SOURCE DOCUMENT:
□ □ □ □ □ □ □
For what it is worth, programming in the micro-controller is painful and highly constrained. If you can move logic up to the host it can make the resulting system more maintainable.
If this was a non-contact sensor, I’d go for that.
When the machine homes it doesn’t know if the last print was 300mm high or 0.6mm high. Picking a high threshold for homing moves, potentially, subjects the toolhead to excessive force. Techniques like QGL are “in-between” a bed mesh probe and a homing move.
I don’t want to ship something that abuses people printers. These case want the filter to keep the ultimate loading safe.
So its for safety & consistency.
Agreed, its much easier to debug and maintain. But it will have limits. Filtering above 5Hz probably wont work. I don’t know yet if that’s going to be a problem. The Prusa source seems to hint that it is. But its not like the put out an academic paper explaining everything.
But, lets say I start with something on the host… I’ll finally have a working printer again.
I actually agree with koconnor, like bambulab’s A1, go home is the first quick search for position, the next 2 quick probes at 1mm up and down. And no matter what kind of filter it is, at high accuracy it also represents the cost of increased computation time, and with that comes the possibility of increasing the measurement data to make the filter
Well, the system could home with a regular (not high) threshold, and if the system false-triggers, then the host could detect that and restart the home. Thus, you don’t need to use a high threshold to home.
To be clear, this approach may be a terrible idea. I’m just pointing out possible alternatives. FWIW, sometimes I feel other common 3d printer firmwares “only have access to a single mcu” and thus “treat all problems as only being solvable by a single mcu”.
Okay. For what it is worth, I don’t understand what you are referring to by “5Hz”.
I hear what you are both saying about the homing move not needing to be high accuracy. I wholeheartedly agree. I’m not doing any tap analysis on homing moves. They have lower precision.
I’m worried about the safety of the homing moves: are they gentle “taps” or “crashes”?
I’m worried about consistency on intermediate probing distances for tasks like quad gantry leveling that want both accuracy and longer travel.
The code as it stands works fine for short distances. But if you dial up the threshold to cover long distance homing it will “crash” the toolhead when homing from a short distance. Updating the tare value during the move solves this problem. Thats what a filter will do.
I’ll implement the filtering on the host with 10Hz updates of the tare value to the MCU. Then I can share some graphs of long vs short homing move with this feature on vs off. I think some pictures might be worth 1K words here.
Thank you, truly I appreciate the discussion. Working in a vacuum is not fun.
That could work. Imagining the printer repeatedly fail to home feels a bit “janky”. I’m certain I can do better than that with the filter.
A filter (or any other statistical technique) thats updating the MCU from the Host cant react faster than its update rate to the MCU. And I think it would be subject to the same law about filtering above the Nyquist frequency being impossible (i.e. 1/2 the update frequency). If we pull data from the sensor_bulk at 10Hz and update the tare value on the MCU at 10Hz the highest frequency drift we can compensate for is 5Hz.
I can plot a frequency distribution graph (FFT) of the force data, before the tap, and see what the dominant frequency component is (this is from the workbook):
It’s that tall line near 0, thats the drift signal.
□ □ □ □ □ □ □
TASK INSTRUCTIONS:
- 1) List every length in millimeters that appears in the forum thread on printer homing.
- 2) In the forum thread on printer homing, what is the highest frequency of drift that can be compensated for if sensor data is pulled and the tare value is updated at 10Hz?
□ □ □ □ □ □ □
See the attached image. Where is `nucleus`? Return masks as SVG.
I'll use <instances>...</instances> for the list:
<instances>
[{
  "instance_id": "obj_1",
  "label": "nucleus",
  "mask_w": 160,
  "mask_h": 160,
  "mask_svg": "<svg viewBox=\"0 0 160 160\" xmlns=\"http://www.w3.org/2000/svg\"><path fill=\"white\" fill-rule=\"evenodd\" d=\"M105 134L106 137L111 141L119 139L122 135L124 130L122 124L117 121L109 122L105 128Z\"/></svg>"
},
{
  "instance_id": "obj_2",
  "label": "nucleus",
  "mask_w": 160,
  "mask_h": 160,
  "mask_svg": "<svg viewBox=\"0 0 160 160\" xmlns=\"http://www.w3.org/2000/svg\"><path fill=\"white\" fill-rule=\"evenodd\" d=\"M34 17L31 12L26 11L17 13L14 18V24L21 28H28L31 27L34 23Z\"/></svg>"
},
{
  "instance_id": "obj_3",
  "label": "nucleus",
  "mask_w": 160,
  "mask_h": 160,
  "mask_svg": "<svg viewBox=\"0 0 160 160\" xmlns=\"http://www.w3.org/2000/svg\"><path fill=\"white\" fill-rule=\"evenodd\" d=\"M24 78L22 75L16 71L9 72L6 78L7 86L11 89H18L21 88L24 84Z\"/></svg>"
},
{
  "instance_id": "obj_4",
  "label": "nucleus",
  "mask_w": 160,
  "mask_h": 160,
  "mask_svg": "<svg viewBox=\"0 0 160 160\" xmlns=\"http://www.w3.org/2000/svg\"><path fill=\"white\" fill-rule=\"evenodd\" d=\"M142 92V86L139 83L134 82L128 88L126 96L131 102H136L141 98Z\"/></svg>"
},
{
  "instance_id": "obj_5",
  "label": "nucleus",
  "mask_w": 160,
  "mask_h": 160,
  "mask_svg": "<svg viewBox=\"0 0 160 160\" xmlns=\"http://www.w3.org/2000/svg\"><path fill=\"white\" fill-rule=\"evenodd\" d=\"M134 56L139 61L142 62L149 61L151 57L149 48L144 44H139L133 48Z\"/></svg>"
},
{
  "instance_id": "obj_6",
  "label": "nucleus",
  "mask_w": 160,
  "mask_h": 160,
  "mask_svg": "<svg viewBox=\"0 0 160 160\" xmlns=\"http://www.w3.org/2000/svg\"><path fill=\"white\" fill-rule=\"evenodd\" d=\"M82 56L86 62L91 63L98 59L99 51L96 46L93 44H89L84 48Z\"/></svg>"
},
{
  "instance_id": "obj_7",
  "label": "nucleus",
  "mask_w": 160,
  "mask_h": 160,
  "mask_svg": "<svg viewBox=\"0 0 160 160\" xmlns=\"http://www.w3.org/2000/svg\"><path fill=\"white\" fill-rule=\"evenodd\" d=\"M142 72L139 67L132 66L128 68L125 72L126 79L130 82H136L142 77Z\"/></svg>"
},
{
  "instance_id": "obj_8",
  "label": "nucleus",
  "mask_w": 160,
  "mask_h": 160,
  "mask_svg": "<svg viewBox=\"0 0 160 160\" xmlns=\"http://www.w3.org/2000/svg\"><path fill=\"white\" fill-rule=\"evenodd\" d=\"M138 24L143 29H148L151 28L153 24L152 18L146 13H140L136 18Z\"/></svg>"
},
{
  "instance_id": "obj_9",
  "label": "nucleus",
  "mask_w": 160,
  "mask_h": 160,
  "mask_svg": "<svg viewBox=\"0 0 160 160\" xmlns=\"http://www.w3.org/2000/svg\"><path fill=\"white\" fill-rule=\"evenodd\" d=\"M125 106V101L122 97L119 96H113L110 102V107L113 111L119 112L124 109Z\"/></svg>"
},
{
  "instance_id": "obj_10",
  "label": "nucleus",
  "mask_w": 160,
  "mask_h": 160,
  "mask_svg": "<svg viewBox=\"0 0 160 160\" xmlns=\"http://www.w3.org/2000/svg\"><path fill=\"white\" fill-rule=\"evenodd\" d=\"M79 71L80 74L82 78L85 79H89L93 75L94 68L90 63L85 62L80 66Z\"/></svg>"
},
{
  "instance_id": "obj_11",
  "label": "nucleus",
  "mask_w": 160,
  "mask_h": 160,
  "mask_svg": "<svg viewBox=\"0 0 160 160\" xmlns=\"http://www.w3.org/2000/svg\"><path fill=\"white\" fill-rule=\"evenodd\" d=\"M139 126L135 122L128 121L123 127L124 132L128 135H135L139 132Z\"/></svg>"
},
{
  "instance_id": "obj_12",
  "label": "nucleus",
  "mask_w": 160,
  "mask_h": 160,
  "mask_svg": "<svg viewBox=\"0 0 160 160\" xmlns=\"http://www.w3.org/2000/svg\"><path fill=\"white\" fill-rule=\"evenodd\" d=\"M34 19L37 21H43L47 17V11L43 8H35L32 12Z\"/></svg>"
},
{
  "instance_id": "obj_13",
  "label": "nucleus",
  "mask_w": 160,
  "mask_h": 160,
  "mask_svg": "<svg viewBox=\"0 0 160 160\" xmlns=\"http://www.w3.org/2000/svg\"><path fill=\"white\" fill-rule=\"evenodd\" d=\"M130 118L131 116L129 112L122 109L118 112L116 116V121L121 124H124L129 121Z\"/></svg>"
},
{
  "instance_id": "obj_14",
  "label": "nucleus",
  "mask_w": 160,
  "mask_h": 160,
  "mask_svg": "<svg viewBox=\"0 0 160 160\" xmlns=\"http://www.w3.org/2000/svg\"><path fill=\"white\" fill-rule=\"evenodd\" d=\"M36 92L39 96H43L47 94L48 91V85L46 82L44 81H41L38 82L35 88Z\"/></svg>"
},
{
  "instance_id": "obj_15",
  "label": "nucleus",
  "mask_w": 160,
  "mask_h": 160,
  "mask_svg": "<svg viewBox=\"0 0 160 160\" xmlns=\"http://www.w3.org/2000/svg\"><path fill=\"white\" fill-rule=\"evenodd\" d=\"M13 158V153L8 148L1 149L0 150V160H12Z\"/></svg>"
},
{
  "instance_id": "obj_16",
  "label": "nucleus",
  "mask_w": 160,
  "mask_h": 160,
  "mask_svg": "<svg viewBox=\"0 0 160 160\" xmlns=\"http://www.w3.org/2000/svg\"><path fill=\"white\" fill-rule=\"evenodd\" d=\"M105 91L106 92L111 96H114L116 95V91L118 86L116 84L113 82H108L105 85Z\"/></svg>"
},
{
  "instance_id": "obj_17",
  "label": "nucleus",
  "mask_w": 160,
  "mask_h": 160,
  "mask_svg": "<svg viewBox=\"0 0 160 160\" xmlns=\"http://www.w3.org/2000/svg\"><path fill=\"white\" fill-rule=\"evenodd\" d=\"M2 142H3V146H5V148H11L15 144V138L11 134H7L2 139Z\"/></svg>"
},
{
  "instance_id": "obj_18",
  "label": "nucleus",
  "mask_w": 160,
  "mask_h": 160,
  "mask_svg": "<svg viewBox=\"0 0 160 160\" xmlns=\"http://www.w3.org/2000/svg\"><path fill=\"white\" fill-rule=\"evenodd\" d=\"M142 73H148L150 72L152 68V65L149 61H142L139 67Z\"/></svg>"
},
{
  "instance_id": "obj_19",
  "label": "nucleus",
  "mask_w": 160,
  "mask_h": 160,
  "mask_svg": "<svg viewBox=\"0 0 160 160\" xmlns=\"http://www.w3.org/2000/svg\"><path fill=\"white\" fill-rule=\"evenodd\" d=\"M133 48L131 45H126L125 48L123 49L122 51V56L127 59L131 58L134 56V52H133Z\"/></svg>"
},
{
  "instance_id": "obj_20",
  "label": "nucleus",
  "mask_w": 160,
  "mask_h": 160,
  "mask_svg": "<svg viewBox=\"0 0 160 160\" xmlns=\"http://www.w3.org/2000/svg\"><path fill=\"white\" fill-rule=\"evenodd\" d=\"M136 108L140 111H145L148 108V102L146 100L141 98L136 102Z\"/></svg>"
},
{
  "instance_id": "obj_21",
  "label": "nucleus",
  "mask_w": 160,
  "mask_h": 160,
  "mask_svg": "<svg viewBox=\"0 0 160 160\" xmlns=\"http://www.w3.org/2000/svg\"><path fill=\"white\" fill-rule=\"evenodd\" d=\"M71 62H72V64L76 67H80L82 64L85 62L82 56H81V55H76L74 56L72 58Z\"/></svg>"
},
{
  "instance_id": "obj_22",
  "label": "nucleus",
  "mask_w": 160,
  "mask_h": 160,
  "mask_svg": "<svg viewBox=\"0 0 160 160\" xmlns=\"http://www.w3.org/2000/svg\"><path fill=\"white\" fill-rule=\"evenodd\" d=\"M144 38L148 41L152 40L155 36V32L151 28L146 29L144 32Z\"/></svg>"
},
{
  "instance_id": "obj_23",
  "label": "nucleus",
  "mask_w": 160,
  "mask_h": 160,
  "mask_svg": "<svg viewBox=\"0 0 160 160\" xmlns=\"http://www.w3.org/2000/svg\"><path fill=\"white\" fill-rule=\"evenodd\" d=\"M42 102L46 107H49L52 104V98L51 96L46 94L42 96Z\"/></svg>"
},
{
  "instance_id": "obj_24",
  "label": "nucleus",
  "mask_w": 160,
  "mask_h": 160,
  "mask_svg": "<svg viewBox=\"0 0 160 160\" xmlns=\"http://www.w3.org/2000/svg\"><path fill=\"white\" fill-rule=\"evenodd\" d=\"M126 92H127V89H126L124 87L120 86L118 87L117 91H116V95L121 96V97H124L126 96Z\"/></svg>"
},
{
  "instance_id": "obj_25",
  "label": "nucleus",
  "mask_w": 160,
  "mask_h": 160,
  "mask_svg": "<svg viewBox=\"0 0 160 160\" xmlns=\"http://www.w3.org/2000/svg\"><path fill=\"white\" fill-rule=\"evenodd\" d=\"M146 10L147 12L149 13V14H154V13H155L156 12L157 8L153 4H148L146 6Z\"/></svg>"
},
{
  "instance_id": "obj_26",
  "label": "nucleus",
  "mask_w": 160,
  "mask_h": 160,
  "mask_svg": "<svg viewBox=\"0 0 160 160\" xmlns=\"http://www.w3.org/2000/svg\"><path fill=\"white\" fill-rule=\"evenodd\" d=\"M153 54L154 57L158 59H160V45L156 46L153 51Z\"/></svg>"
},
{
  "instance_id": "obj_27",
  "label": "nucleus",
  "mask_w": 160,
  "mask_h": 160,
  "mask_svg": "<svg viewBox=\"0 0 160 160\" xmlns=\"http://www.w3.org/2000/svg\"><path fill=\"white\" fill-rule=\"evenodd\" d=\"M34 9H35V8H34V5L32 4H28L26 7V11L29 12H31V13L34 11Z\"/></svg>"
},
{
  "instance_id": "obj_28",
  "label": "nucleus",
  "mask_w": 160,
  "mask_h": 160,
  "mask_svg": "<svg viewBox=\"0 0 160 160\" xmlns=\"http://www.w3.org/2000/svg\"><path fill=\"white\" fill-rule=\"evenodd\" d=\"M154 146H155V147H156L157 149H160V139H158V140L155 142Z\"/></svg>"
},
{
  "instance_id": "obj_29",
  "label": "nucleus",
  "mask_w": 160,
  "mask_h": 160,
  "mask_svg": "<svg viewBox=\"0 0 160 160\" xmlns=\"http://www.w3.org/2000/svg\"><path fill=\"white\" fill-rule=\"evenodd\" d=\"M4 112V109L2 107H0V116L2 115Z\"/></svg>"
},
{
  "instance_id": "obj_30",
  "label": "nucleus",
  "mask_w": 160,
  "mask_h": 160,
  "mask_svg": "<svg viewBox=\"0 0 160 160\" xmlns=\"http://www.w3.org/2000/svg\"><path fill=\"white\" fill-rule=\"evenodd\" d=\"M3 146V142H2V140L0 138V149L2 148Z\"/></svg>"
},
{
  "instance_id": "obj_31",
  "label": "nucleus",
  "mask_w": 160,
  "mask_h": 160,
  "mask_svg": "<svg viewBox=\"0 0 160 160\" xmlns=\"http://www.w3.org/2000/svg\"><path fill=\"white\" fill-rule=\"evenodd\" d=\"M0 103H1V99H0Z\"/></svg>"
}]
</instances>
□ □ □ □ □ □ □
RESPONSE LIST:
- 1) 300mm, 0.6mm, 1mm

- 2) 5Hz